Scala Spark. Create object with default value by D

2019-08-22 07:58发布

问题:

I have a list of org.apache.spark.sql.types.DataType objects, say,
val tps = [FloatType, LongType, FloatType, DoubleType], which I receive from dataframe like this:

val tps = dataFrame.schema
      .filter(f => f.dataType.isInstanceOf[NumericType])
      .map(f => f.dataType)

and for every type in this list I need to create an object of the corresponding type with default value:
[0.0, 0l, 0.0, 0.0]. How can I do that?

I tried doing

tps.map(t => t.getClass.newInstance())

, but it didn't work out, because private members (can not access a member of class org.apache.spark.sql.types.LongType$ with modifiers "private"), and because this statement tries to create objects of DataType, and I need objects of the corresponding types for them.

I'm fairly new to scala, can someone help?

回答1:

I have for testing purposes something like this

object RowSampleMaker {

  var makerRunNumber = 1

  def apply(schema: StructType): Row = new GenericRowWithSchema(schema.map(field => {
      makerRunNumber += 1
      field.dataType match {
        case ShortType => makerRunNumber.toShort
        case IntegerType => makerRunNumber
        case LongType => makerRunNumber.toLong
        case FloatType => makerRunNumber.toFloat
        case DecimalType() => d(makerRunNumber)
        case DateType => new Date(System.currentTimeMillis)
        case TimestampType => new Timestamp(System.currentTimeMillis)
        case StringType => s"arbitrary-$makerRunNumber"
        case BooleanType => false
        case StructType(fields) => apply(StructType(fields))
        case t => throw new Exception(s"Maker doesn't support generating $t")
      }
    }).toArray, schema)

  implicit class RowManipulation(row: Row) {

    def update(fieldName: String, value: Any): Row = new GenericRowWithSchema(
      row.toSeq.updated(row.fieldIndex(fieldName), value).toArray,
      row.schema
    )
  }
}

You can add types, and replace the randomness for 0. Or have another method call .zero which returns all neutral values. The update method on the implicit class is because I generally update a couple of the values for the purpose of testing.

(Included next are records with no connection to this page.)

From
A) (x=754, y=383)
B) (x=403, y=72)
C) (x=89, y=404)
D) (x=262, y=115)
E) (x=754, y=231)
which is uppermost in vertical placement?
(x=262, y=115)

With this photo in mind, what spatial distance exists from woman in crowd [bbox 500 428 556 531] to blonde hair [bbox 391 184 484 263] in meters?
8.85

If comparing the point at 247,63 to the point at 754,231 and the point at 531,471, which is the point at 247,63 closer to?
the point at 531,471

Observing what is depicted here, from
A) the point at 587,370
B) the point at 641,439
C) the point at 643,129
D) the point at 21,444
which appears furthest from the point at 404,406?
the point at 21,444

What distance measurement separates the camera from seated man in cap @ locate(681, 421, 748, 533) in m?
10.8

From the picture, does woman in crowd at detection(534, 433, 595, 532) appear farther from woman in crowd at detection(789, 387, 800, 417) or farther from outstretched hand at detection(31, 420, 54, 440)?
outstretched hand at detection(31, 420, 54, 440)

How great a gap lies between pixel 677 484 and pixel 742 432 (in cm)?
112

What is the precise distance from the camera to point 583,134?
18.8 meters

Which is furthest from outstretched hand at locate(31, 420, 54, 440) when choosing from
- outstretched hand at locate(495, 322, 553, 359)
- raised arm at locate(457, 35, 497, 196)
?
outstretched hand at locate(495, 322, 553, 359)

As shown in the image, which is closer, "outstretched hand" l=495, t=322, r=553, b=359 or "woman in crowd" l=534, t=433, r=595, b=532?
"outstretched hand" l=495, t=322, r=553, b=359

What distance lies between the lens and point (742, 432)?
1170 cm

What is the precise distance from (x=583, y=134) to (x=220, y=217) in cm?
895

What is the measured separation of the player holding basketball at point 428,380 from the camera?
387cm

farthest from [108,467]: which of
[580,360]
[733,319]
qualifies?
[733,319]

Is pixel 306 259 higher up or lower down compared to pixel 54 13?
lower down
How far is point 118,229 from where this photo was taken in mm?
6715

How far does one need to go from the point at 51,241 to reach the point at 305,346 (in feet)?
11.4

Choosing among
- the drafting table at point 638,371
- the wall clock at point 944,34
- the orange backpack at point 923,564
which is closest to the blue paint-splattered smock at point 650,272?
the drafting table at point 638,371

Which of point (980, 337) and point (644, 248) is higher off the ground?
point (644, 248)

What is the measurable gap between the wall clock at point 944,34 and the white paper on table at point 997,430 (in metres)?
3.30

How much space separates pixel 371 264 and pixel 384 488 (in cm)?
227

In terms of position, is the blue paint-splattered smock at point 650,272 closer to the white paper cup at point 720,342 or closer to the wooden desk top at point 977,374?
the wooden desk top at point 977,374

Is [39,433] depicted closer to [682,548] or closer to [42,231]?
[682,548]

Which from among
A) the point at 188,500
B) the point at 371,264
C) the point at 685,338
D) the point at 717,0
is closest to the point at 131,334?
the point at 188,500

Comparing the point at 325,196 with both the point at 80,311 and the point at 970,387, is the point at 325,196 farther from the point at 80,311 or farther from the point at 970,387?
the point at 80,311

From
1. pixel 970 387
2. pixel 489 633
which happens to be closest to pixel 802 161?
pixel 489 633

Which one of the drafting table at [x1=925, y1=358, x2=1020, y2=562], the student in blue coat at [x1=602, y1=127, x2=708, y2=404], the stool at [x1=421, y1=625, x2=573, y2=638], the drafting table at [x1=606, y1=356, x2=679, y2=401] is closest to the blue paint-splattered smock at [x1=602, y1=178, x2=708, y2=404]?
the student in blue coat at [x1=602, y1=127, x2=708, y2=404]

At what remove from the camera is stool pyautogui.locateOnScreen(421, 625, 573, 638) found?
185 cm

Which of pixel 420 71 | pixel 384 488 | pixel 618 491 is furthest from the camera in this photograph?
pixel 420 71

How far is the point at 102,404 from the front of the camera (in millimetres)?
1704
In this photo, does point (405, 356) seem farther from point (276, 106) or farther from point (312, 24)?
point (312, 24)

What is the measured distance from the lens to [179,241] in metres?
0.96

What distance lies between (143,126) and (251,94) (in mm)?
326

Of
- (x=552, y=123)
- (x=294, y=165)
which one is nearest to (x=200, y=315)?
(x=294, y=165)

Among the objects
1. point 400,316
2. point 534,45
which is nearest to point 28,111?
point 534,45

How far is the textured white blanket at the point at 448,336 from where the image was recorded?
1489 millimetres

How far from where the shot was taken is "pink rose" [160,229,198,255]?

You'd call RowSampleMaker(schema).update("field1", value1).update("field2", value2) For each row you want to generate and then create a dataframe off that



回答2:

I followed hints from @fd8s0's answer, and this is what I came up with:

  def mapToDefault(dataType: DataType): Number = {
    val defaultVal = 0.0
    dataType match {
      case ShortType => defaultVal.toShort
      case IntegerType => defaultVal.toInt
      case LongType => defaultVal.toLong
      case FloatType => defaultVal.toFloat
      case DoubleType => defaultVal.toDouble
      case t => null
    }
  }

...

val defaultValues = dataFrame.schema
    .filter(f => f.dataType.isInstanceOf[NumericType])
    .map(column => mapToDefault(column.dataType))

Thus, mapToDefault method will do the job of creating instance of given DataType with default value (for numeric types only, in my case).